(QURE) announced Q2 EPS of ($0.84), which was $0.16 more than the average expectation of ($1.00). The company’s revenue for the third quarter was $500 thousand, compared to the $9.55 million average expectation. Click here for uniQure (QURE) earnings history and earnings-related statistics.
(QURE) announced Q2 EPS of ($0.83), which was $0.08 below the average expectation of ($0.75) on July 29, 2019. As expected, revenue for the third quarter came in at $2.47 million instead of the $1.46 million expected by analysts in the market. Money-Making Strategies Cash Position: The company had $184.1 million in cash and cash equivalents at the end of June, down from $208.8 million at the end of March. Currently, the company estimates that its cash and cash equivalents will be enough to cover operating costs through 2021. During the three months ending June 30, 2019, revenue was $2.5 million, down from $3.1 million in 2018.
The drop is due to the cessation of S100A1 development by Bristol-Myers Squibb in October of last year. As a result, in the three months that ended on June 30, 2019, research and development costs came to $24.2 million, up from $18.5 million in the same period of 2018. In addition, additional clinical and operational workers have been hired at our Lexington facility in connection with our current clinical trials of AMT-061, our upcoming phase 1 and phase 2 studies of AMT-130, and an increase in share-based remuneration.
At $7.9 million for the three months ended June 30, 2019, selling, general, and administrative expenditures were higher than they had been at the same time last year ($5.9 million).

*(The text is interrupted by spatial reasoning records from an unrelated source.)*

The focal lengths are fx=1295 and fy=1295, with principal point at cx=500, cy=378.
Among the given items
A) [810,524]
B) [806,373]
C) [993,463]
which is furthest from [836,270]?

Increases in personnel and consulting costs, professional fees, and share-based compensation expenditures were the primary drivers of this shift. As a result, in the three months that ended on June 30, 2019, the company’s net loss was $31.4 million, or $0.83 per share, as opposed to $20.6 million, or $0.57 per share, in the same period last year. “We made significant progress throughout our pipeline in the second quarter of 2019.”

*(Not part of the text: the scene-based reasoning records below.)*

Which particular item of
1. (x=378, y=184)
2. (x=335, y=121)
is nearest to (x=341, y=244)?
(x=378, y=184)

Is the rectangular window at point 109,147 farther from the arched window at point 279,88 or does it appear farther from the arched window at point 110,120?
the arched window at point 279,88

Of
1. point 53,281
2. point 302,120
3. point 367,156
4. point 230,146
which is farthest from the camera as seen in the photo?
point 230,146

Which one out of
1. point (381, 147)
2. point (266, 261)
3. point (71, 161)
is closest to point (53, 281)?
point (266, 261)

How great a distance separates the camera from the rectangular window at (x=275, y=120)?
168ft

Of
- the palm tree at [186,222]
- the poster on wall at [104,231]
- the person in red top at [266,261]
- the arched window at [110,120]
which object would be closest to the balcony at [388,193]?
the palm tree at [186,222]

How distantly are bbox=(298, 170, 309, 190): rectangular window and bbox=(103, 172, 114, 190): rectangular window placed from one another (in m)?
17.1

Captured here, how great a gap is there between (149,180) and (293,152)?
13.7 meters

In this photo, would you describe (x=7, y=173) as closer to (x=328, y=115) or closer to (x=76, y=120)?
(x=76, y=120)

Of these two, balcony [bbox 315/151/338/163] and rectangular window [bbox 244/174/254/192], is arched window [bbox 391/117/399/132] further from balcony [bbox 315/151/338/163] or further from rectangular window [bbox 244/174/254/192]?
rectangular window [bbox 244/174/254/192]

According to Matt Kapusta, chief executive of uniQure, we are scheduled to complete patient recruitment in our current Phase III HOPE B pivotal research of AMT-061 by the end of this year. We have been heartened by the Phase IIb results for both AMT-061 and AMT-060, which show that both drugs can restore FIX activity in patients with hemophilia B to normal levels over the long term. Our Phase I/II trial of AMT-130 in Huntington’s disease, has also made tremendous progress. Patients and researchers alike are excited about the prospect of a one-time therapy for this debilitating condition.

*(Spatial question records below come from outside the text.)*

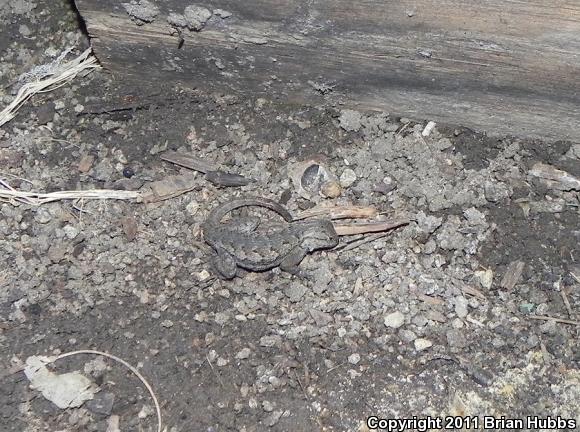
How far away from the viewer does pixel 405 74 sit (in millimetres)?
2727

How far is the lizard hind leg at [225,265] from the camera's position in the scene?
2.63 meters

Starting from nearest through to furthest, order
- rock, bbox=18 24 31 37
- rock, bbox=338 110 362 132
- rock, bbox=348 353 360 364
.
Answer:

We eagerly anticipate the start of patient dosing in this historic trial later this year.” Progress Made by the Business Recently This month, the company presented updated clinical data at the 2019 ISTH conference showing that the single administration of AMT-061 resulted in sustained increases in Factor IX (FIX) levels up to 54% of normal, with a mean for the three patients in the Phase IIb study of 46% of normal at 36 weeks post-administration.
EPS for uniQure (NASDAQ: QURE) came in at (EUR0.54), which was below the average expectation of (EUR0.59) by EUR0.49 (EUR0.05). Nevertheless, the company’s revenue reached EUR6.5 million during the third quarter, much above the EUR3.98 million average projection. Interim CEO of uniQure, remarked, “We have focused our pipeline, simplified operations, and improved our financial situation as a result of our company-wide strategic review.” he added.
The completion of IND-enabling studies for our initiatives in Huntington’s disease and congestive heart failure is our top priority shortly. AMT-060’s revised Phase I/II results will be presented at ASH in a few weeks, and we look forward to sharing our late-stage development plans.” The company has €140.3 million in cash and cash equivalents as of September 30, 2016, and 25,143,760 ordinary shares. In addition, investments at a new R&D center in Amsterdam, the Netherlands, accounted for roughly €6.6 million in cash utilized in operating and investment activities during the third quarter of 2016.
UniQure is a Dutch biopharmaceutical company focused on treating severe genetic diseases. The company’s lead product candidate is idelalisib, developed for treating chronic lymphocytic leukemia, non-Hodgkin’s lymphoma, and other hematological and oncological diseases. In addition, UniQure’s product candidates include sarilumab, a monoclonal antibody that the company is developing to treat autoimmune diseases, such as systemic lupus erythematosus, rheumatoid arthritis, and Crohn’s disease. In March 2019, UniQure announced that the U.S. Food and Drug Administration (FDA) had accepted the New Drug Application (NDA) for idelalisib. The NDA submission was supported by data from the most significant chronic lymphocytic leukemia (CLL) study ever conducted, with data demonstrating a statistically significant improvement in overall survival (O.S.) compared to standard care.